The plasmid-borne split-ubiquitin approach has spawned a collection of plasmids that allow for the expression of amino and carboxyl-terminal fusion of CLV and Nub to bait and prey proteins [20]. These approaches are the only reasonable way to perform library screens where thousands of bait and prey proteins will be tested or when proteins from heterologous organisms are to be tested in S. cerevisiae. As a limitation, protein fusions will be overexpressed in the tester strain. When testing interactions between membrane proteins native to S. cerevisiae, if the CLV-tagged bait and NubG-tagged prey are placed under the regulation of their native promoters in episomal plasmids, both an untagged chromosomal gene and a tagged episomal gene will be expressed in the tester strain. This increases the expression of the bait and prey proteins and creates a situation where the tagged bait must compete with the untagged endogenous protein for binding partners. Additionally, overexpression can also induce mislocalization with the potential to induce false-positive interactions. Some integral membrane proteins are subject to regulation, which retains homeostasis over protein abundance. For example, the abundance of the essential ∆9 desaturase in S. cerevisiae, Ole1, is subject to regulation by the endoplasmic reticulum-associated degradation (ERAD) system; although Ole1 activity is essential, excess Ole1 is rapidly degraded [27]. When a plasmid-borne OLE1-CLV fusion is tested as a bait, this results in elevated auto-activation of the split-ubiquitin system, because ERAD-mediated degradation of the excess OLE1-CLV leads to release of the LexA-VP16 fusion and creates high background signal [28].

◆ ◆ ◆

Extend the passage on plasmid-borne split-ubiquitin assays, picking up right after its last sentence.

◆ ◆ ◆

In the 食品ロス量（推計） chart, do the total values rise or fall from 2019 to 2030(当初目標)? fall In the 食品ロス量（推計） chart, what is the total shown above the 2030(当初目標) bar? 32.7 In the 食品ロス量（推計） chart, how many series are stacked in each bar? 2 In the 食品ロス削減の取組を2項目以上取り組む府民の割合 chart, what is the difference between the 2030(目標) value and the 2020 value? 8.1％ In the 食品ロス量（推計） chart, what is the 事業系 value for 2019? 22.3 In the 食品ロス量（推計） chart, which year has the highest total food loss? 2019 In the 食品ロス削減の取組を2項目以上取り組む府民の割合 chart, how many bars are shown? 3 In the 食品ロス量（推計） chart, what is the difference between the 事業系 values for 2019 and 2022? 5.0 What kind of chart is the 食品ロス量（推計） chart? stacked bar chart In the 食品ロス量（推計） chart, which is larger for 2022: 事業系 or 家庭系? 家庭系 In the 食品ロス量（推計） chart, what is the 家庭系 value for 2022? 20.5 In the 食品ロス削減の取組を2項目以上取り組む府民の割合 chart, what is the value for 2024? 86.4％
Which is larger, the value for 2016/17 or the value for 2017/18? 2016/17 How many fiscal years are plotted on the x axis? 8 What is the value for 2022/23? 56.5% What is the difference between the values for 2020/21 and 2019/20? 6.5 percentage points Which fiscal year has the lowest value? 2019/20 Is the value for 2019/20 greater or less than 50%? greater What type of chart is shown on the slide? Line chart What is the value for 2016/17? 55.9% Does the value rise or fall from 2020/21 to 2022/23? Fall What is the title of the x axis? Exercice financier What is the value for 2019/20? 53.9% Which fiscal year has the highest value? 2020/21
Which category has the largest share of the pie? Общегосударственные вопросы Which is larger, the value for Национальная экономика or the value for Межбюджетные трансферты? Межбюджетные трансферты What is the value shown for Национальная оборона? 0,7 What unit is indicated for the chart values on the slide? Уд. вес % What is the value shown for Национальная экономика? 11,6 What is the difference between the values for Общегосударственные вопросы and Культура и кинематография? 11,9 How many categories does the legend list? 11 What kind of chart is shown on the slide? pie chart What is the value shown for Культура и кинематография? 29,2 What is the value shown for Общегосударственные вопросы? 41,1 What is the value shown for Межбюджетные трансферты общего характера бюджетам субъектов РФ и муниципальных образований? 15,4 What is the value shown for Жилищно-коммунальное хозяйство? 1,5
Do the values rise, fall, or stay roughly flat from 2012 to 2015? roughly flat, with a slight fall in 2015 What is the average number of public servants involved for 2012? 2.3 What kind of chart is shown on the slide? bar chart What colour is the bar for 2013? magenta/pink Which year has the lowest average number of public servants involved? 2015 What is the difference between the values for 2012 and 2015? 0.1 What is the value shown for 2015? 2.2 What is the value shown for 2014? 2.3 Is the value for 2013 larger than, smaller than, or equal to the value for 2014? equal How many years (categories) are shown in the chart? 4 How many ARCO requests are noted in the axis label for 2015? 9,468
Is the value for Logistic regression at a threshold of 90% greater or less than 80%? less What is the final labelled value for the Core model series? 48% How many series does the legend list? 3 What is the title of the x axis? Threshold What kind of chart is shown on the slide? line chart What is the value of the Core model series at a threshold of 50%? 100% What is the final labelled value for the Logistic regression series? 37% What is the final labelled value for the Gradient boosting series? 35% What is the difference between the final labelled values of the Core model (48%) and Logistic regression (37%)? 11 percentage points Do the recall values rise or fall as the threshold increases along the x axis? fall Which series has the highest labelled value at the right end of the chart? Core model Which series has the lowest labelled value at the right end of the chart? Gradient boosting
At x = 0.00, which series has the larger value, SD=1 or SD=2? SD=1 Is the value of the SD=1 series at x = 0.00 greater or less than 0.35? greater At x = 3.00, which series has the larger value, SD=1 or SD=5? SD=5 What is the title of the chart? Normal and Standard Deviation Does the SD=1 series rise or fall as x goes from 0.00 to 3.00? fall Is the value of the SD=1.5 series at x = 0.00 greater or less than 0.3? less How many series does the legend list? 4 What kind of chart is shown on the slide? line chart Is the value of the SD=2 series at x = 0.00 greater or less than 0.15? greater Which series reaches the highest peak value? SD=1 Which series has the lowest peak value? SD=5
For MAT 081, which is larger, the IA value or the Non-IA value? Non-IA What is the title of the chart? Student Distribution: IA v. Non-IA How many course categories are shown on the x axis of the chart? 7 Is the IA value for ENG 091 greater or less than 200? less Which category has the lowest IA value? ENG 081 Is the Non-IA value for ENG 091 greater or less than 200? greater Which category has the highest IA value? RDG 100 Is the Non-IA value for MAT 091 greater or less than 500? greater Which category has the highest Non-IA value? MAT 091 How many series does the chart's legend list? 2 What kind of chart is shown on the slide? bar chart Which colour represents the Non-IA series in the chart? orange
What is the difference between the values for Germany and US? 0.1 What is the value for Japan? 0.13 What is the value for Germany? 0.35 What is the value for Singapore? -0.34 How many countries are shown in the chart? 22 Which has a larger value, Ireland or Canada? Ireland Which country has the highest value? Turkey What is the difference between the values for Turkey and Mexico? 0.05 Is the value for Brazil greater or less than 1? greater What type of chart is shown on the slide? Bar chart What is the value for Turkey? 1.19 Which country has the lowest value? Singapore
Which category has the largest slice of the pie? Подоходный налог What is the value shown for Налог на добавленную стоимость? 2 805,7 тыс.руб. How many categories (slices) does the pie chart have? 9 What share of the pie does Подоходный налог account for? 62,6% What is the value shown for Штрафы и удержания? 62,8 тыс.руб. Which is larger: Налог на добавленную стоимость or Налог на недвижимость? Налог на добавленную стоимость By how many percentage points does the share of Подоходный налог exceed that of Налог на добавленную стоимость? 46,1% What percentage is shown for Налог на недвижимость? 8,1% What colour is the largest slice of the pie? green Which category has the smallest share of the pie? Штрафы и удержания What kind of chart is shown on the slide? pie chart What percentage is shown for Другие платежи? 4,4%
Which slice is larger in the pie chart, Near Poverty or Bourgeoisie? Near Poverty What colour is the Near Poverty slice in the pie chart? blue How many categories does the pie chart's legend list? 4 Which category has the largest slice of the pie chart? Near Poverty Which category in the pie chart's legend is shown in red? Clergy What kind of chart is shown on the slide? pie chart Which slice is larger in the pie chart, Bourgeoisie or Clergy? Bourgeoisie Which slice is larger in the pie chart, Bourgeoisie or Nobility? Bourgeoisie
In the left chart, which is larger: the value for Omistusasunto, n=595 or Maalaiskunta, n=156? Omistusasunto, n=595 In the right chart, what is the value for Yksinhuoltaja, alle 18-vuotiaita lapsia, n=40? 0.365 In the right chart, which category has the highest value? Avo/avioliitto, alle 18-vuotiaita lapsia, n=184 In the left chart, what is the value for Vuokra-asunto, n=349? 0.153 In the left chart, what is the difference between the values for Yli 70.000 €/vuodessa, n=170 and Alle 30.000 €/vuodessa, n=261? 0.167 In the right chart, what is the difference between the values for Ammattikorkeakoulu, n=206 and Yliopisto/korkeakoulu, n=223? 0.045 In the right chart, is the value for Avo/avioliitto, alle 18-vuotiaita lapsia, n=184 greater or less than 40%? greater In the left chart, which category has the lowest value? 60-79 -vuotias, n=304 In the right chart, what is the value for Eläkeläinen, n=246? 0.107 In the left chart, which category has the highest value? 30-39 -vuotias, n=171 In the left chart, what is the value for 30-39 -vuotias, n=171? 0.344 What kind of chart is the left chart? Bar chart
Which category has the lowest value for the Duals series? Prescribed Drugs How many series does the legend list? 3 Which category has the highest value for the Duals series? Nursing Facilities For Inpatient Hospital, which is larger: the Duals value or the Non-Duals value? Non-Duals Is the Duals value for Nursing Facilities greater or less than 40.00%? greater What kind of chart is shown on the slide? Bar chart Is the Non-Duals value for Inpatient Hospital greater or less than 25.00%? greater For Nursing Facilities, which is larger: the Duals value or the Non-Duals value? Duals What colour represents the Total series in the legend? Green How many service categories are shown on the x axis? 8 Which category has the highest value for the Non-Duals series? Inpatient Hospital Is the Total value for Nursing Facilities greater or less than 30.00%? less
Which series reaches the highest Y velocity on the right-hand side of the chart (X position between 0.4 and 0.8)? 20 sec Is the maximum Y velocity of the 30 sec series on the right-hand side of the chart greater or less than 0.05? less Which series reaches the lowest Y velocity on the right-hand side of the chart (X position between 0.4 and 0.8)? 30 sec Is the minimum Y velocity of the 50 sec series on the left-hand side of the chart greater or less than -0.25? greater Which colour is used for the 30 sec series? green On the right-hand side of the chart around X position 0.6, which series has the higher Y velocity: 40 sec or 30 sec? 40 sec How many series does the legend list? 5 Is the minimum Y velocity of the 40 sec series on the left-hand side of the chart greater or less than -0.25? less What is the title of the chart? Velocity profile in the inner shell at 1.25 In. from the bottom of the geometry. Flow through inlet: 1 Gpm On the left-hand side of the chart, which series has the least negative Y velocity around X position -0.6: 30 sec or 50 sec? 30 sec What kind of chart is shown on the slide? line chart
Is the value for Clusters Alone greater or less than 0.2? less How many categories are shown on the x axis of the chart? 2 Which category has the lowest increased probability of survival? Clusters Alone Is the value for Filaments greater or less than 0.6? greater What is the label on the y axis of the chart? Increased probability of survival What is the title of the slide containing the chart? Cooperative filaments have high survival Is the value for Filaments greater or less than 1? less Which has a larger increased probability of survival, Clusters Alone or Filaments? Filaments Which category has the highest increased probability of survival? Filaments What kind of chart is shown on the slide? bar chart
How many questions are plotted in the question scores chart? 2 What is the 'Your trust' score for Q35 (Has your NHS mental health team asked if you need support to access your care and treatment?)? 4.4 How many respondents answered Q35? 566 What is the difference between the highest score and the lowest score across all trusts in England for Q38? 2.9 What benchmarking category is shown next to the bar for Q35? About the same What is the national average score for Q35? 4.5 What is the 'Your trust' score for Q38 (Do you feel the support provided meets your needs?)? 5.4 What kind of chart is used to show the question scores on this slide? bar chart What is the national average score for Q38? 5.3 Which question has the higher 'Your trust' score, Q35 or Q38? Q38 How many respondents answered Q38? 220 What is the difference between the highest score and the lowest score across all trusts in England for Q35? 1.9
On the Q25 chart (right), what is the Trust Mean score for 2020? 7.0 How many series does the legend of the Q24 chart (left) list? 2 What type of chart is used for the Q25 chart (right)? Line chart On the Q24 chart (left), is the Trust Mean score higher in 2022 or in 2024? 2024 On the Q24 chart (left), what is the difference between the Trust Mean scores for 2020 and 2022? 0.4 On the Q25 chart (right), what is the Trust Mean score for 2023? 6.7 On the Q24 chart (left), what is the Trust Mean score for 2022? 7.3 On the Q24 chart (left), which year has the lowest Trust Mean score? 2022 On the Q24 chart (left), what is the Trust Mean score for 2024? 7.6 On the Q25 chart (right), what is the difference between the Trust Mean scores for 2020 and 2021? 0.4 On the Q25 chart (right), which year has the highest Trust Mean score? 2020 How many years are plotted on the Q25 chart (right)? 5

◆ ◆ ◆

● RESULT OF THIS EXERCISE:
The iMYTH protocol is well-suited for testing interactions among protein species that naturally reside in the endoplasmic reticulum, peroxisome, or plasma membranes. The procedure can be effectively used for testing individual protein–protein interactions or for library screening with multiple bait proteins. One limitation of the iMYTH test for protein–protein interaction is that it cannot be employed if the CLV and/or NubG tags disrupt the structure or function of candidate bait and prey proteins. A related issue is that the topology of the bait and prey proteins must allow for both the CLV and NubG tags to be exposed on the cytosolic side of the membrane. Otherwise, they will not be accessible to the ubiquitin peptidases. When testing heterologous proteins not native to yeast in the iMYTH system, if the heterologous proteins require post-translational modifications for them to interact, those modifications may not occur in yeast, creating a limitation on the use of the assay. Similarly, heterologous proteins that interact with partners within the context of multiprotein complexes may not bind to specific partners in the absence of the entire complex. Additionally, heterologous proteins that display instability in S. cerevisiae may yield high background signals. Cases where the iMYTH assay is unsuitable for testing protein–protein interactions may be candidates for other procedures, including co-immunoprecipitation or microscopy-based co-localization studies. These alternative approaches have the advantage of being able to be performed on the cells where the proteins of interest naturally reside.

With the advent of PCR-mediated gene tagging [29], it has become possible to introduce fusions of the Cub-LexA-VP16 bait and NubG prey fusions into the chromosomal copies of the bait and prey genes. A primary advantage of employing an integrated bait or bait and prey approach is that the tagged proteins are retained under the regulation of their native promoters, and only one species of the protein is produced in the cells, rather than one tagged and one untagged version as would be the case if plasmid-borne copies of bait and/or prey were added to the cells. Thus, the tagged bait protein will be the only version participating in any complex formation in the cells. Further, this will aid in retaining stoichiometry within protein complexes and reduce the potential for false-positive signals that can be triggered by overexpression.